The origin of the Notre-Dame fire is still unknown, but investigators have focused on the possibility of a short-circuit in the electrified bells of the spire, or in elevators that had been set up among scaffolding. Cigarette butts, which were found on the scaffolding, have also been suspected.

Mr. Macron, who had vowed to rebuild the cathedral within five years, said this month that the cathedral had to be restored in a way that would be “as true as possible,” to its “complete, coherent and last known state.”

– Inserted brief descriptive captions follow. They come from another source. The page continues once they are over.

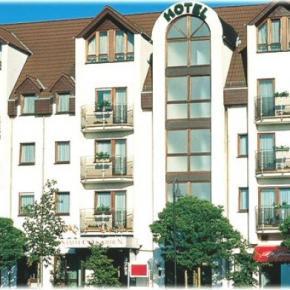 Auberges de jeunesse - HOTEL STADT FRANKFURT-KARBEN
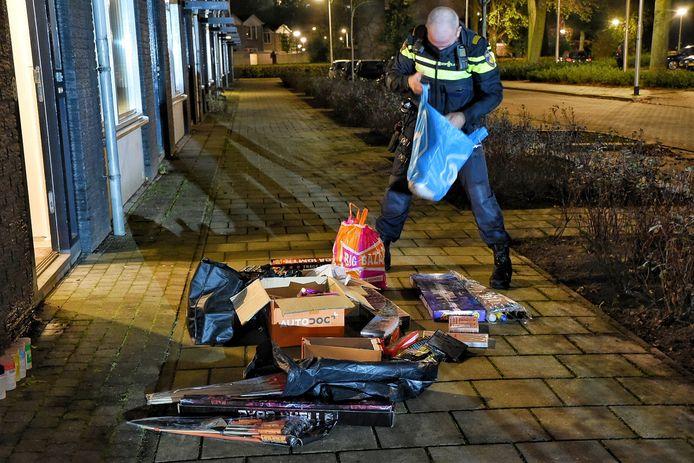 Honderden kilo's zwaar illegaal vuurwerk gevonden in garagebox in Tilburg.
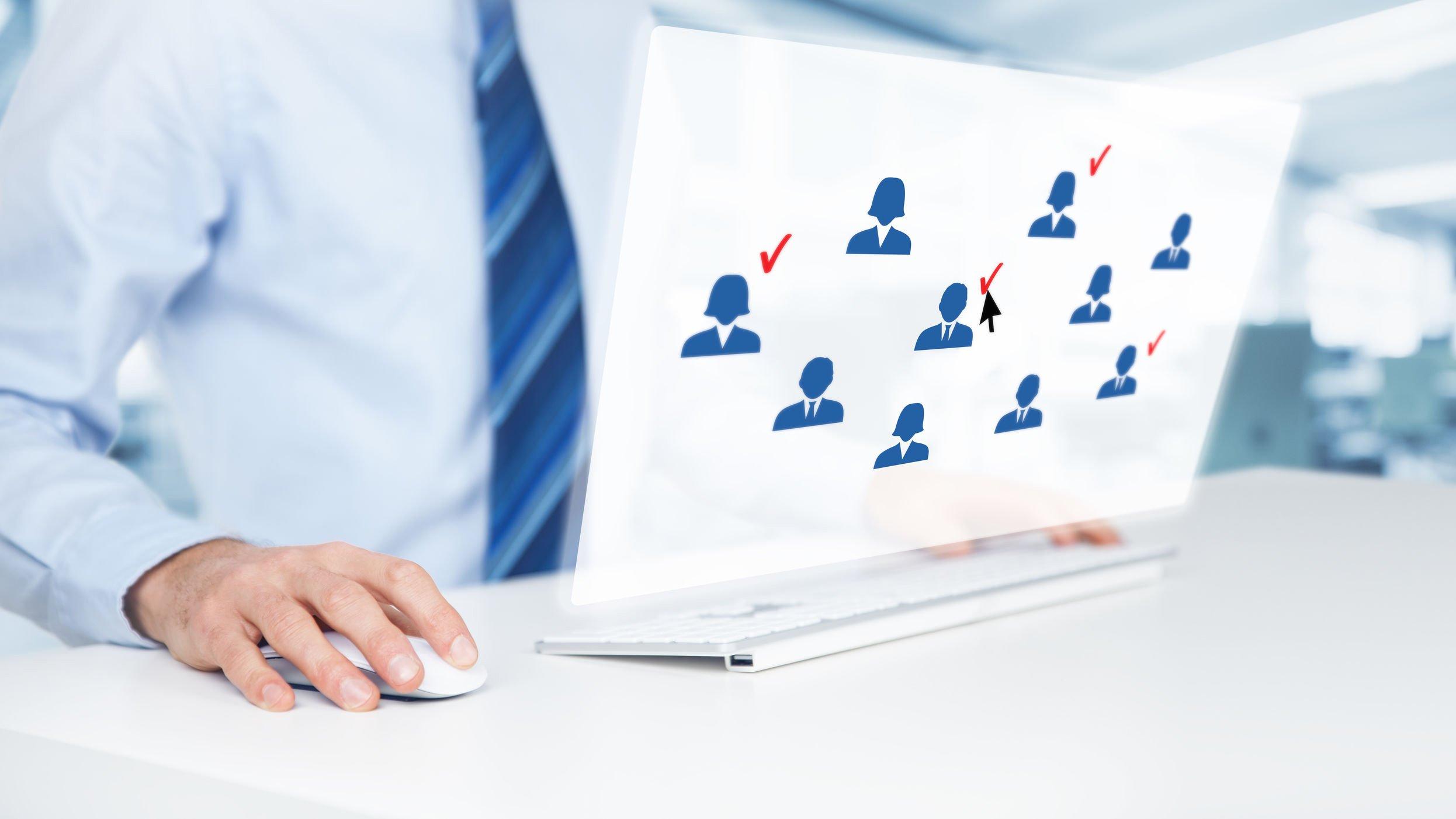 7 strategie per aumentare la tua base clienti grazie al CRM
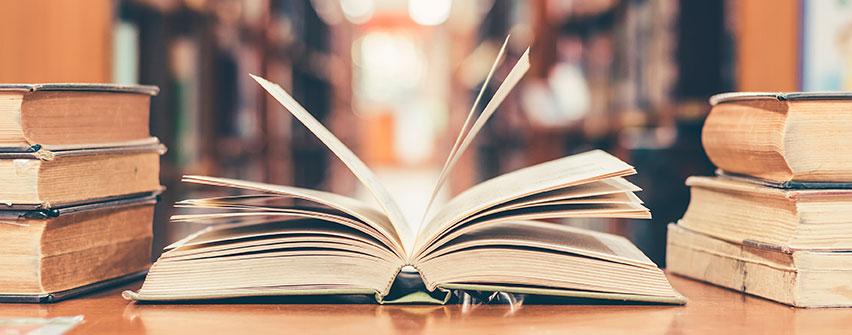 Ediciones U. Finis Terrae financiará publicaciones a cinco docentes de la Facultad de Derecho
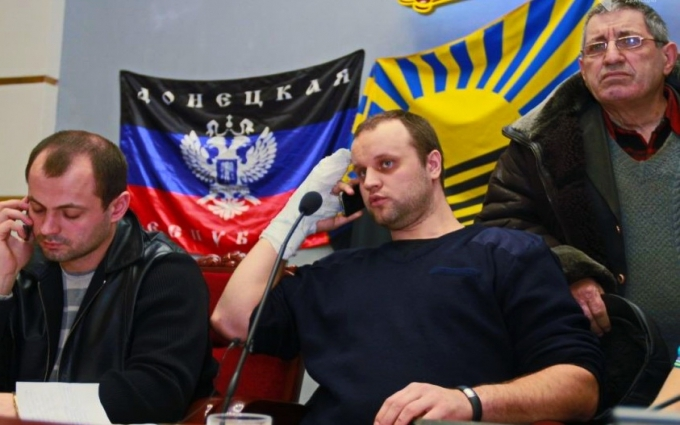 """""""Новоросія"""" забирає синів, але і Україна робить своїх громадян ворогами - журналіст із Донецька"""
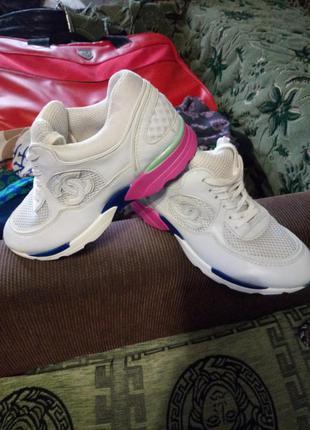 Брнндовые кроссовки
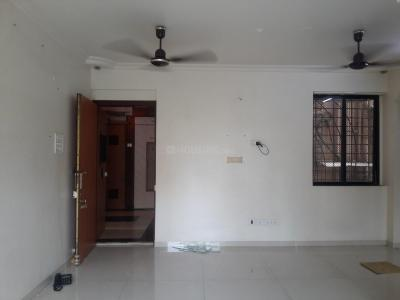 Gallery Cover Image of 1095 Sq.ft 3 BHK Apartment for rent in Goregaon West for 65000
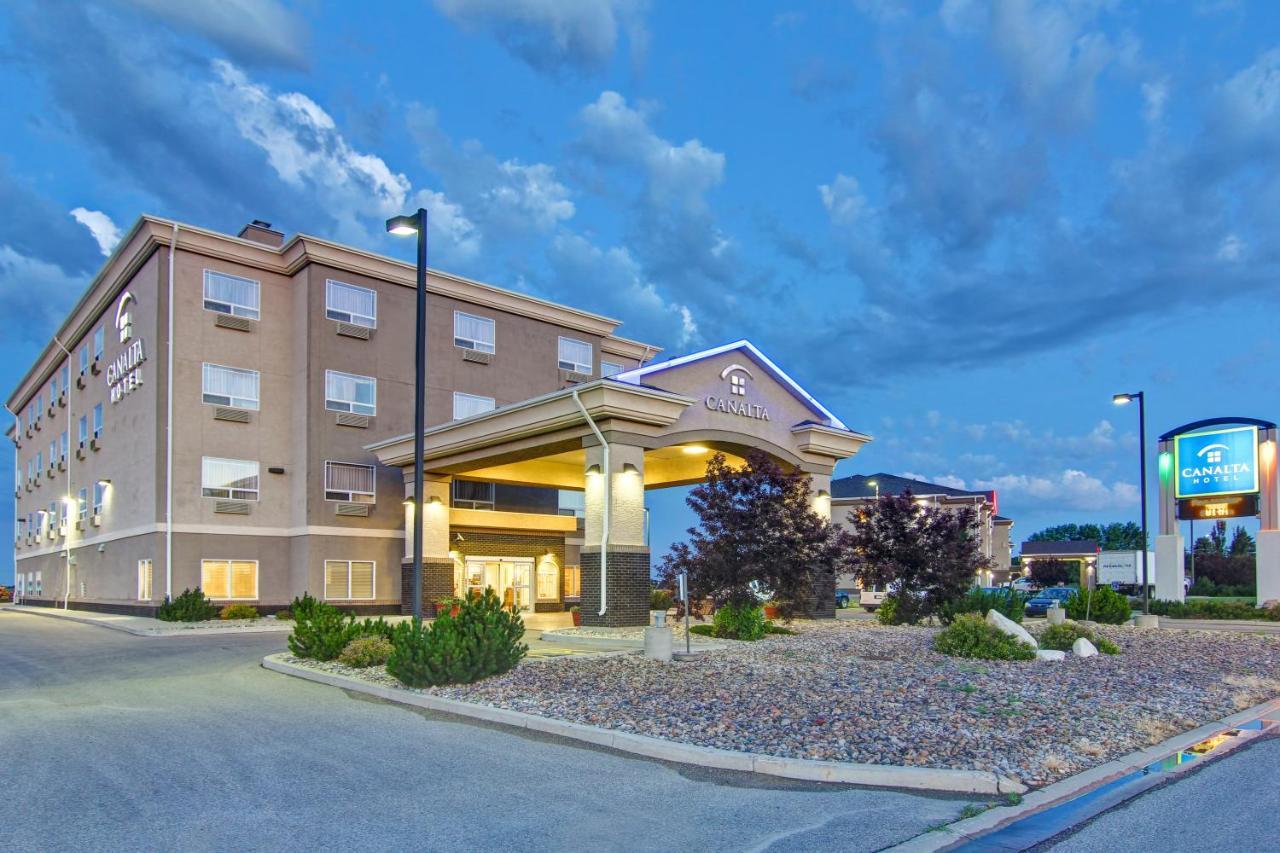 Отель  Canalta Hotel Weyburn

In Nantes, a city of about 300,000 people near the Atlantic coast, it took 13 years to reopen St. Peter and St. Paul after a fire tore through the cathedral’s roof in 1972. Father Hubert Champenois, the rector of Nantes, who witnessed the fire decades ago, told the French television channel BFMTV on Saturday that the blaze on Saturday did not look as devastating.

Johanna Rolland, the mayor of Nantes, said on French television that she had been allowed inside the cathedral with firefighters and saw reasons for optimism, while acknowledging the trauma. “The damages are real, but they are localized,” she said, adding that it was “a sad day for Nantes and its people.”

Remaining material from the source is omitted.